Last month NASA realized that their probe was going to go right through the tail of Hartley 2. Of course it caused some worry, but in the end they got some fascinating pictures, such as the one above, as well as information on a comet's behavior. If you click the picture at the top, you can see more pictures and read more about their mission. I love comets. The picture above inspired this Thank You card design:
Of course, one look at the other two inspired designs and you'll see that my inspiration turned whimsical quickly. I do love shooting stars. The last meteor shower I saw was the Leonids Meteor Shower in 2009. We got really lucky that night, actually. It was nearly clear and it was only a little chilly. I went down to the park with my boyfriend and we were looking up at the stars. At first they were rather small, garden variety pieces falling through the sky.
Did you know that Meteor Showers are named by the constellation they appear to fall from?
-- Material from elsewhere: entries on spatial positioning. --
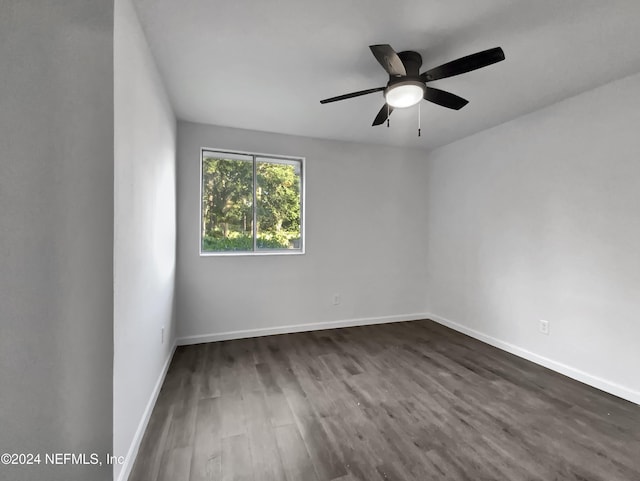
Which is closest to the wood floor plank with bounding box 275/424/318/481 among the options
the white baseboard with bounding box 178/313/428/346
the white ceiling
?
the white baseboard with bounding box 178/313/428/346

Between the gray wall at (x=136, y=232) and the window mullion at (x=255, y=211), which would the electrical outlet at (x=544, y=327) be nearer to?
the window mullion at (x=255, y=211)

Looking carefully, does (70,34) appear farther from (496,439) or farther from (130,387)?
(496,439)

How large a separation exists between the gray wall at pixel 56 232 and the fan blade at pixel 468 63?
68.6 inches

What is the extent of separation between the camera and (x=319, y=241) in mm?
3629

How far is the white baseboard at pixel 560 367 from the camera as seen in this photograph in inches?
84.0

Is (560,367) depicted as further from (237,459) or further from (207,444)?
(207,444)

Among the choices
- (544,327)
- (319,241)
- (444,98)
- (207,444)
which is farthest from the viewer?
(319,241)

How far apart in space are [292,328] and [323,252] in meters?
1.07

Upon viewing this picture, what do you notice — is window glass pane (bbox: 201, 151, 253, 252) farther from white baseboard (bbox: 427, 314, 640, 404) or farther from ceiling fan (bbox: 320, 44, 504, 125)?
white baseboard (bbox: 427, 314, 640, 404)

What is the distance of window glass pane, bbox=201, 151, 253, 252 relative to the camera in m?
3.27

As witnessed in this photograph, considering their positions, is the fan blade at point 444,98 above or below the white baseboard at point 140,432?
above

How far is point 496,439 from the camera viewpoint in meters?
1.67

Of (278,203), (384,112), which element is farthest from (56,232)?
(278,203)

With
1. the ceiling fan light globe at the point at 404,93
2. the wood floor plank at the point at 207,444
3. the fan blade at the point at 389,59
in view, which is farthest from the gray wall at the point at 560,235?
the wood floor plank at the point at 207,444
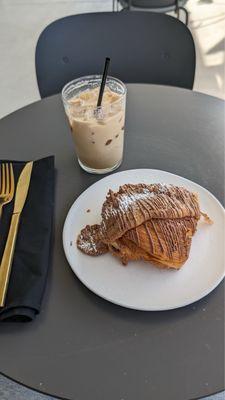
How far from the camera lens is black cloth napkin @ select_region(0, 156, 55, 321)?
537mm

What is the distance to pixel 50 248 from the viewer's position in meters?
0.64

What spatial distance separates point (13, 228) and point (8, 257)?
0.06m

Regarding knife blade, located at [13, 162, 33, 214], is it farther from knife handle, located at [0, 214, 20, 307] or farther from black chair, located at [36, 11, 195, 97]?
black chair, located at [36, 11, 195, 97]

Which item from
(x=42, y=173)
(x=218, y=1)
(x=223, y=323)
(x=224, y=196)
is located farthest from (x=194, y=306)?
(x=218, y=1)

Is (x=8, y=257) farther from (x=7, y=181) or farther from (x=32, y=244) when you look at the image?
(x=7, y=181)

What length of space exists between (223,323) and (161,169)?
1.14 ft

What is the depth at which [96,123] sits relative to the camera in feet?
2.37

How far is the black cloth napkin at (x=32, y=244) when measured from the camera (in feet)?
1.76

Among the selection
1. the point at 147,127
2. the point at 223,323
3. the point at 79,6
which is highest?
the point at 79,6

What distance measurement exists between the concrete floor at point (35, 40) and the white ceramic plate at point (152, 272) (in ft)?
5.51

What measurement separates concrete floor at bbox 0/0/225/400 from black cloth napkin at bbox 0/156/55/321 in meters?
1.53

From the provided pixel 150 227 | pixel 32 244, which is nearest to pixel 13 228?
pixel 32 244

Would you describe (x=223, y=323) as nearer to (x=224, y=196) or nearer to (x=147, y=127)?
(x=224, y=196)

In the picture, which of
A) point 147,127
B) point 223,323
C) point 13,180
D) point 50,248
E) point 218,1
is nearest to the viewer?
point 223,323
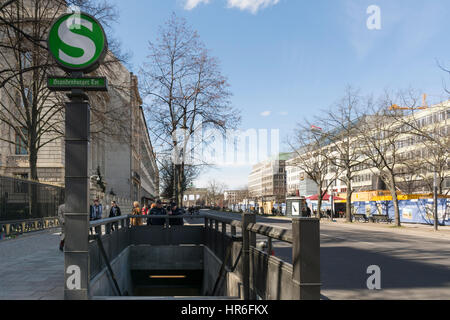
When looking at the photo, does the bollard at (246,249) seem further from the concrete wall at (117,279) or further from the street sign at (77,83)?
the street sign at (77,83)

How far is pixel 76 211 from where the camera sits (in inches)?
255

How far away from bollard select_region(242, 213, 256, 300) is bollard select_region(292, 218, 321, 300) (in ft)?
8.55

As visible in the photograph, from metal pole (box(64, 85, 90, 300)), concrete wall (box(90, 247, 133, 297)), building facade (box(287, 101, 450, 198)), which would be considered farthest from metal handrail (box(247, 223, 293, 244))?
building facade (box(287, 101, 450, 198))

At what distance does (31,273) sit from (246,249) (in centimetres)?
531

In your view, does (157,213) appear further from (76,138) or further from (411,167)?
(411,167)

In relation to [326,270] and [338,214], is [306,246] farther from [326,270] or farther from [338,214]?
[338,214]

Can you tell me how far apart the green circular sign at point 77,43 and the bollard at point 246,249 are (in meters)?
3.27

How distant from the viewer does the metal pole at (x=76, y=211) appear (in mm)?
6461

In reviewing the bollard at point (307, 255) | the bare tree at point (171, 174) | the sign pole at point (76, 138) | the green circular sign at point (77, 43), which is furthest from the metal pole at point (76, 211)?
the bare tree at point (171, 174)

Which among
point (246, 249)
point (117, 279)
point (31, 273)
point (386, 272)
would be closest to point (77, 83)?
point (246, 249)
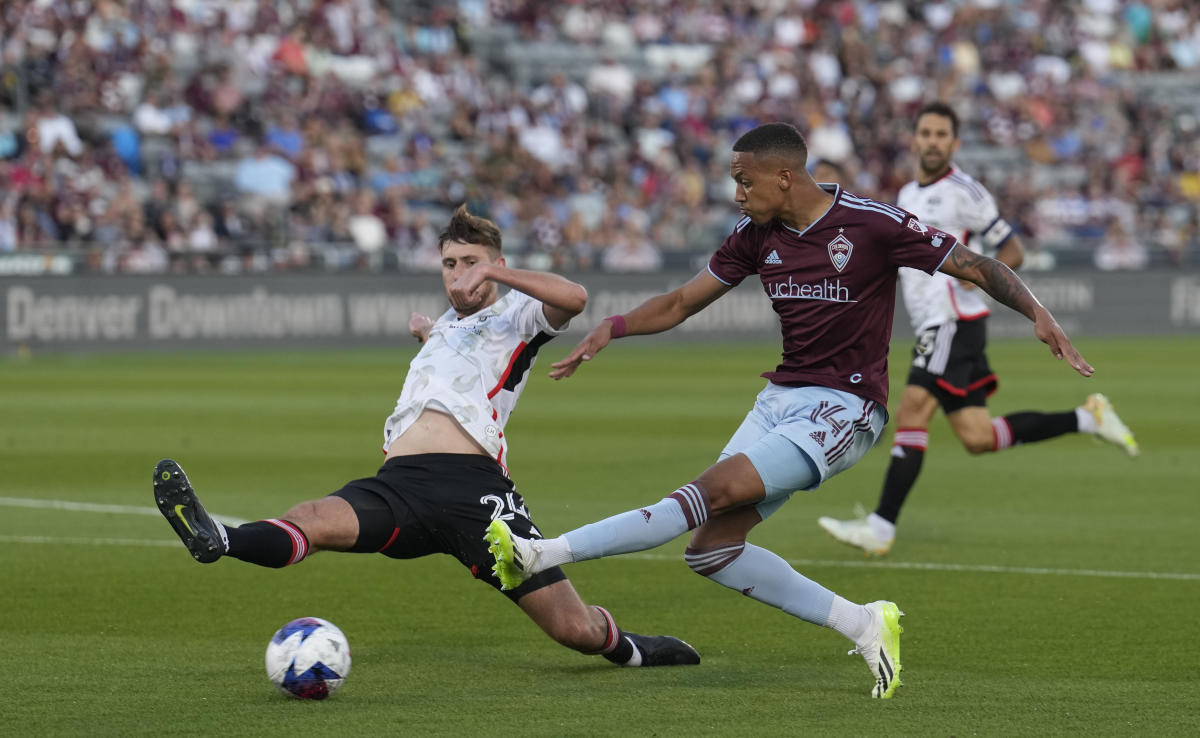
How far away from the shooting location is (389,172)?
29.3 m

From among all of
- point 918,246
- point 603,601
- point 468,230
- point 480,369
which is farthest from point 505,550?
point 603,601

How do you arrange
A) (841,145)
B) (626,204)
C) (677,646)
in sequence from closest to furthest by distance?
(677,646) < (626,204) < (841,145)

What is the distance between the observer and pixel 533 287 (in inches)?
256

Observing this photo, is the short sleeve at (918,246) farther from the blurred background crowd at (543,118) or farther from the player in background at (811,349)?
the blurred background crowd at (543,118)

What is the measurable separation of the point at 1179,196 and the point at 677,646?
103ft

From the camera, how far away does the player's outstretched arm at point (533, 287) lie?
6301mm

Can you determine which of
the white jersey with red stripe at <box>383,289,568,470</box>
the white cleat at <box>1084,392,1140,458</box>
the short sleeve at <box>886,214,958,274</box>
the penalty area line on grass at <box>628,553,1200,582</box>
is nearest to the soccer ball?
the white jersey with red stripe at <box>383,289,568,470</box>

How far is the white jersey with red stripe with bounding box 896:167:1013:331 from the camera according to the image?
33.9 ft

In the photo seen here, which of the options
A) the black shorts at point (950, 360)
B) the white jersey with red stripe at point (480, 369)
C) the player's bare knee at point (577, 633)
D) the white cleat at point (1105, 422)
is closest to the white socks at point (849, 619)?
the player's bare knee at point (577, 633)

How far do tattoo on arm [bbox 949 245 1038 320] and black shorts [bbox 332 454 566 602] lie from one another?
6.10 feet

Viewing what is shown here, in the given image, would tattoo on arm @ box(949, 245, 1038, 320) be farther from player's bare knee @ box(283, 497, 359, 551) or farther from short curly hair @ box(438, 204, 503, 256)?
player's bare knee @ box(283, 497, 359, 551)

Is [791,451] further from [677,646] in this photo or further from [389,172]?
[389,172]

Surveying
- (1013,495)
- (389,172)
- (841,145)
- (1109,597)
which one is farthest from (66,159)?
(1109,597)

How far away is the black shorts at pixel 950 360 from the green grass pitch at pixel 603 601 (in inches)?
35.5
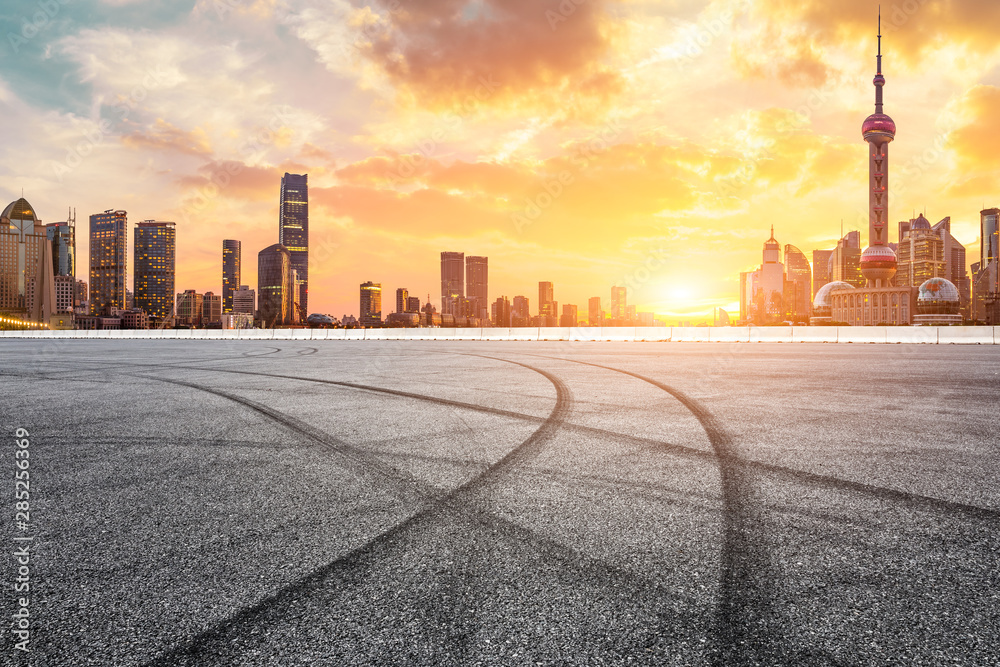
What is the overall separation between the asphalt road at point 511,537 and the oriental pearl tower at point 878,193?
213 m

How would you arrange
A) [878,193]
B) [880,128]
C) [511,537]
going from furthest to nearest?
1. [878,193]
2. [880,128]
3. [511,537]

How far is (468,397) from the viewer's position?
1007cm

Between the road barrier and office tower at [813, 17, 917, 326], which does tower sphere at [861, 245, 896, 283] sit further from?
the road barrier

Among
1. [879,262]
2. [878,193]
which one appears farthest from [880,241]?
[878,193]

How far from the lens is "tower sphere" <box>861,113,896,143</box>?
177 m

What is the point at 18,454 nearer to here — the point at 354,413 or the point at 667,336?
the point at 354,413

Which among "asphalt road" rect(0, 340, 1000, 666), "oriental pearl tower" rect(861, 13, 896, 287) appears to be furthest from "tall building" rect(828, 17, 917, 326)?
"asphalt road" rect(0, 340, 1000, 666)

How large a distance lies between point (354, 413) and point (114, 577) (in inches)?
211

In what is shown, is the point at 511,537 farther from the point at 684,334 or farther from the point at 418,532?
the point at 684,334

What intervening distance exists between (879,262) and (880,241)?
744 centimetres

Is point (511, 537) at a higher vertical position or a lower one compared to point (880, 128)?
lower

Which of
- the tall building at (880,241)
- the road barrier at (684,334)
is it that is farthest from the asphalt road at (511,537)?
the tall building at (880,241)

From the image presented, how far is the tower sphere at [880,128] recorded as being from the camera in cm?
17688

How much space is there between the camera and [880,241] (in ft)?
Result: 611
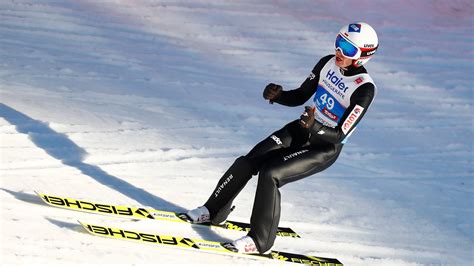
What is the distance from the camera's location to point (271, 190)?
19.6 ft

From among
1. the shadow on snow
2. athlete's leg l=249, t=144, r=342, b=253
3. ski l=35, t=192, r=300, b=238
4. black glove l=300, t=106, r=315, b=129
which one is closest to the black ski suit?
athlete's leg l=249, t=144, r=342, b=253

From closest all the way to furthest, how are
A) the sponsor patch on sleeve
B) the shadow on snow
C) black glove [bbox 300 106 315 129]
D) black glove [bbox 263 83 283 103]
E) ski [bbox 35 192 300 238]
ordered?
black glove [bbox 300 106 315 129]
the sponsor patch on sleeve
black glove [bbox 263 83 283 103]
ski [bbox 35 192 300 238]
the shadow on snow

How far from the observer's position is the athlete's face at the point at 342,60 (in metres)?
6.16

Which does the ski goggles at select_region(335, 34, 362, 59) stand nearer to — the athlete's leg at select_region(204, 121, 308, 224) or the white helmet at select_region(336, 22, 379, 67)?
the white helmet at select_region(336, 22, 379, 67)

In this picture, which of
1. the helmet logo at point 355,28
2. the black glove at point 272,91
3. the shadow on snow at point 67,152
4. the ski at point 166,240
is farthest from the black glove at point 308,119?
the shadow on snow at point 67,152

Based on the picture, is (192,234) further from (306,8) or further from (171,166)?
(306,8)

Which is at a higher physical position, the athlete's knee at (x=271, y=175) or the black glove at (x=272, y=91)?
the black glove at (x=272, y=91)

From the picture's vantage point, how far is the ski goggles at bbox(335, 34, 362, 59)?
20.0 feet

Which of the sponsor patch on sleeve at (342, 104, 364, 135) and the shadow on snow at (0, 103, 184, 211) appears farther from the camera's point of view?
the shadow on snow at (0, 103, 184, 211)

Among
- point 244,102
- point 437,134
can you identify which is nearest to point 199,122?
point 244,102

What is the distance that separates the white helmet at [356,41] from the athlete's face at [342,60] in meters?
0.03

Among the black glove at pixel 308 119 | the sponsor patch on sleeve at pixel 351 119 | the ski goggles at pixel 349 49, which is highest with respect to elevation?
the ski goggles at pixel 349 49

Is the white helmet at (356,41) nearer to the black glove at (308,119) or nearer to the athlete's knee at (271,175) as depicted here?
Result: the black glove at (308,119)

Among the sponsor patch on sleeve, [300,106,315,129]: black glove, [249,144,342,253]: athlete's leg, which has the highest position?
[300,106,315,129]: black glove
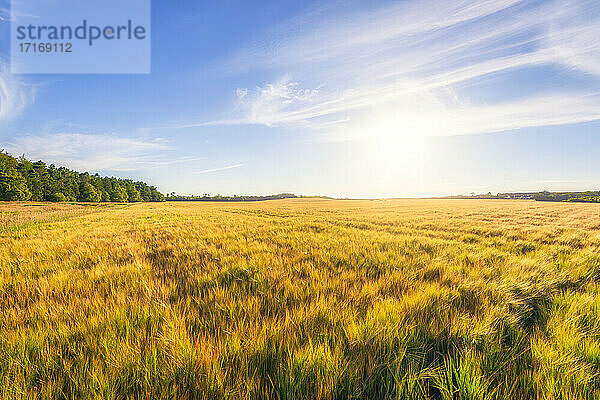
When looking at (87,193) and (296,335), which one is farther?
(87,193)

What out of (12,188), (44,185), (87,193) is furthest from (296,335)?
(87,193)

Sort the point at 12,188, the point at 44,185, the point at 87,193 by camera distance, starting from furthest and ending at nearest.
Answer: the point at 87,193 < the point at 44,185 < the point at 12,188

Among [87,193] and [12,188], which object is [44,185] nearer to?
[87,193]

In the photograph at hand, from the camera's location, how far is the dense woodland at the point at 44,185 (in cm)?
5291

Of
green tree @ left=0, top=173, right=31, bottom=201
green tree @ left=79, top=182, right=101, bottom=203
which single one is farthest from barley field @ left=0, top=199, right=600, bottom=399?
green tree @ left=79, top=182, right=101, bottom=203

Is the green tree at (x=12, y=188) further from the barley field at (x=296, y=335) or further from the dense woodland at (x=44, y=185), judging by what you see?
the barley field at (x=296, y=335)

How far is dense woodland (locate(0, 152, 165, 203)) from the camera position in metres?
52.9

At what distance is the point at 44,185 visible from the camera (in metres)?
67.6

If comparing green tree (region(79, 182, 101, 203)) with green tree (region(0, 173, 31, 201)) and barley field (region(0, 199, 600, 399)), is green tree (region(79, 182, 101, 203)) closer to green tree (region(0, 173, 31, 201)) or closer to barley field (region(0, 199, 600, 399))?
green tree (region(0, 173, 31, 201))

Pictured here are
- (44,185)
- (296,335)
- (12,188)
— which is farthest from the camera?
(44,185)

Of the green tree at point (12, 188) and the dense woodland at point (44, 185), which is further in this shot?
the dense woodland at point (44, 185)

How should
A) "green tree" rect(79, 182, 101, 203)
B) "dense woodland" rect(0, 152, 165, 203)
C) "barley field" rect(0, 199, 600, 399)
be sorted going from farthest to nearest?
1. "green tree" rect(79, 182, 101, 203)
2. "dense woodland" rect(0, 152, 165, 203)
3. "barley field" rect(0, 199, 600, 399)

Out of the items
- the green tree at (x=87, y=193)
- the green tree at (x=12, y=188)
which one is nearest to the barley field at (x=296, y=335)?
the green tree at (x=12, y=188)

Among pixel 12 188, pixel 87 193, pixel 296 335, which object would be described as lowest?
pixel 296 335
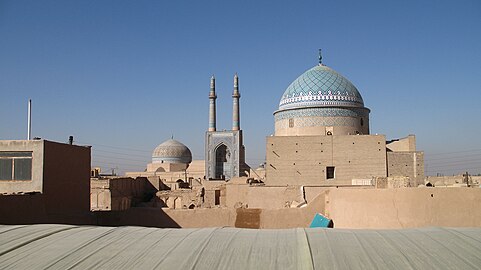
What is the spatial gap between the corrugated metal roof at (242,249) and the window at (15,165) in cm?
692

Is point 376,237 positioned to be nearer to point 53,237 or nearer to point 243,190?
point 53,237

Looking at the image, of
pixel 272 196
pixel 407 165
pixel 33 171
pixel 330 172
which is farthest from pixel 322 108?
pixel 33 171

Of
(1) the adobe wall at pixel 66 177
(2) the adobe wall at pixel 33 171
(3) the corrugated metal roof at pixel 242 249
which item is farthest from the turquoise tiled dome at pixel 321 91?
(3) the corrugated metal roof at pixel 242 249

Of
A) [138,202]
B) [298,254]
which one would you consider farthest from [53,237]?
[138,202]

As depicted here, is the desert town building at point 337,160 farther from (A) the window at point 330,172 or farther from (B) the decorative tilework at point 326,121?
(B) the decorative tilework at point 326,121

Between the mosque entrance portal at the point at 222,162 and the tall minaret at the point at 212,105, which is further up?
the tall minaret at the point at 212,105

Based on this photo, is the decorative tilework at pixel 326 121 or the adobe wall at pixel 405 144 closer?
the adobe wall at pixel 405 144

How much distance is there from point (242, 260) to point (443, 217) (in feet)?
18.3

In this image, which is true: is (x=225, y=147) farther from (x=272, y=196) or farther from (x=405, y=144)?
(x=272, y=196)

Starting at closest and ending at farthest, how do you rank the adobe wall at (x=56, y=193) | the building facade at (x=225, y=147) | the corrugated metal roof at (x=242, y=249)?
the corrugated metal roof at (x=242, y=249) < the adobe wall at (x=56, y=193) < the building facade at (x=225, y=147)

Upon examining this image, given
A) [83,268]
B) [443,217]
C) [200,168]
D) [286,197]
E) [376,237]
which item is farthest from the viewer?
[200,168]

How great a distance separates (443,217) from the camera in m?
9.49

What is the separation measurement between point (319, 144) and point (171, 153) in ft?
92.4

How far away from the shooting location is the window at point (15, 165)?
514 inches
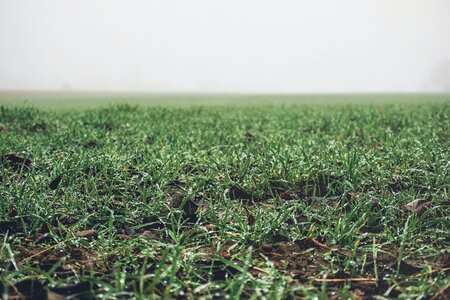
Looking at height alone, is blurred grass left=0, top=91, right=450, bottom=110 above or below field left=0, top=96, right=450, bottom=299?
above

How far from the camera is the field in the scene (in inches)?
56.1

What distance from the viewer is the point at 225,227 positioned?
187cm

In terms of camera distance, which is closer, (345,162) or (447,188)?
(447,188)

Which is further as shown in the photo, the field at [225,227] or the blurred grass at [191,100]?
the blurred grass at [191,100]

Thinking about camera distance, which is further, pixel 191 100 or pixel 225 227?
pixel 191 100

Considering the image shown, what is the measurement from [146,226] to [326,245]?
0.89 m

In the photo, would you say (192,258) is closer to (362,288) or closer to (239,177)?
(362,288)

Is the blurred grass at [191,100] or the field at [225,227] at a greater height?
the blurred grass at [191,100]

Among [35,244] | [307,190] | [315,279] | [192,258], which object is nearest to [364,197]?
[307,190]

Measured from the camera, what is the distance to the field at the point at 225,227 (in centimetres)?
142

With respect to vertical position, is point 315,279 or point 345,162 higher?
point 345,162

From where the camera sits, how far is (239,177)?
2639 millimetres

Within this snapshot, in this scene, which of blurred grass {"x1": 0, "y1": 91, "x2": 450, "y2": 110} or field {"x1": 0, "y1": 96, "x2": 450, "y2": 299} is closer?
field {"x1": 0, "y1": 96, "x2": 450, "y2": 299}

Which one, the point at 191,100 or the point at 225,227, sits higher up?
the point at 191,100
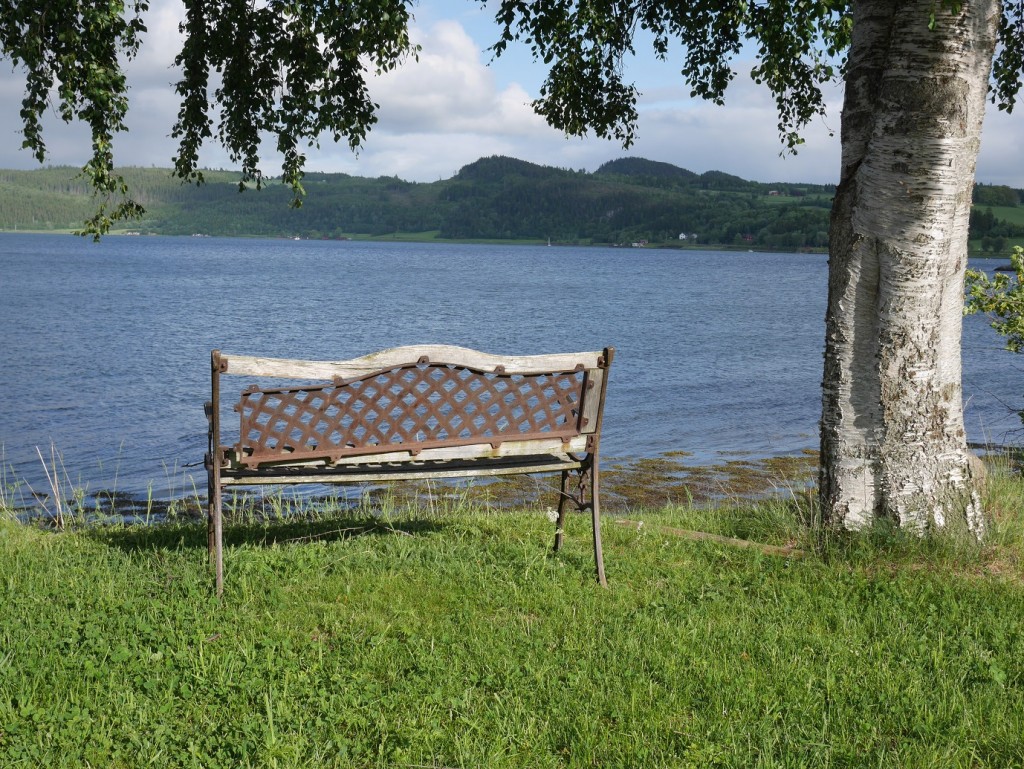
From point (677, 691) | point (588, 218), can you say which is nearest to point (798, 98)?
point (677, 691)

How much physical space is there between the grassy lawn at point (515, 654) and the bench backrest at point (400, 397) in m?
0.70

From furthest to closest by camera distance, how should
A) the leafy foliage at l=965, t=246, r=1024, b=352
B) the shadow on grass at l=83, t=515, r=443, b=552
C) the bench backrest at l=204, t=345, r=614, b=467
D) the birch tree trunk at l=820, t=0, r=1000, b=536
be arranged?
the leafy foliage at l=965, t=246, r=1024, b=352, the shadow on grass at l=83, t=515, r=443, b=552, the birch tree trunk at l=820, t=0, r=1000, b=536, the bench backrest at l=204, t=345, r=614, b=467

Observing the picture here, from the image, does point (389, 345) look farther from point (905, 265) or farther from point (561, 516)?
point (905, 265)

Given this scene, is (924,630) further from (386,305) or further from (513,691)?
(386,305)

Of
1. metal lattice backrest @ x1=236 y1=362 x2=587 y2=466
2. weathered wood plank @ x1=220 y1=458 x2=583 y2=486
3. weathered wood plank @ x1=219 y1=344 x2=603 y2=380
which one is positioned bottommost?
weathered wood plank @ x1=220 y1=458 x2=583 y2=486

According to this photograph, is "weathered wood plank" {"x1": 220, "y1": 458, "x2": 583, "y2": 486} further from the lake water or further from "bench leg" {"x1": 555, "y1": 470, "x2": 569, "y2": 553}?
the lake water

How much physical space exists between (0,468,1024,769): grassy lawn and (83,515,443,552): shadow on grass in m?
0.19

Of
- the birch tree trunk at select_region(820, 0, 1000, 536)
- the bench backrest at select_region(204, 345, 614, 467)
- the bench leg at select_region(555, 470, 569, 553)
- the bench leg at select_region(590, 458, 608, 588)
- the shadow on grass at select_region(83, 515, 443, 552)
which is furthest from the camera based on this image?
the shadow on grass at select_region(83, 515, 443, 552)

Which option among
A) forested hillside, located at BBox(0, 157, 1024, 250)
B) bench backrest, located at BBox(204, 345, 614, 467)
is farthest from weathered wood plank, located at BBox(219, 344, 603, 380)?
forested hillside, located at BBox(0, 157, 1024, 250)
At one point, as the shower was starting to calm down, a piece streaked right across the middle of the sky. Most meteors to this point had been pretty small, living up to the name "shooting star" as they were small enough to be about the same size as the many distant stars. This one was easily large enough to be mistaken for a full comet, or a fireball. Up until this point we had been trying to point out particularly beautiful shooting stars, but this one left us completely silent.
For half a second, we debated whether or not there was a chance that it could have landed, as by the size (even if it did streak across the entire sky, you would have to have been blind to miss it) there was a chance it did not burn up entirely. We went home shortly after that. There wasn't any way for the show to top itself after the fireball went by.
Meteor showers are usually caused by pieces of a comet's tail breaking off in the earth's path.
Then when the earth passes through the debris it burns up in the atmosphere.
In related news, tonight is the lunar eclipse, which occurs when the earth gets between the sun and the moon. I hope those of you with clear skies will be able to see it tonight!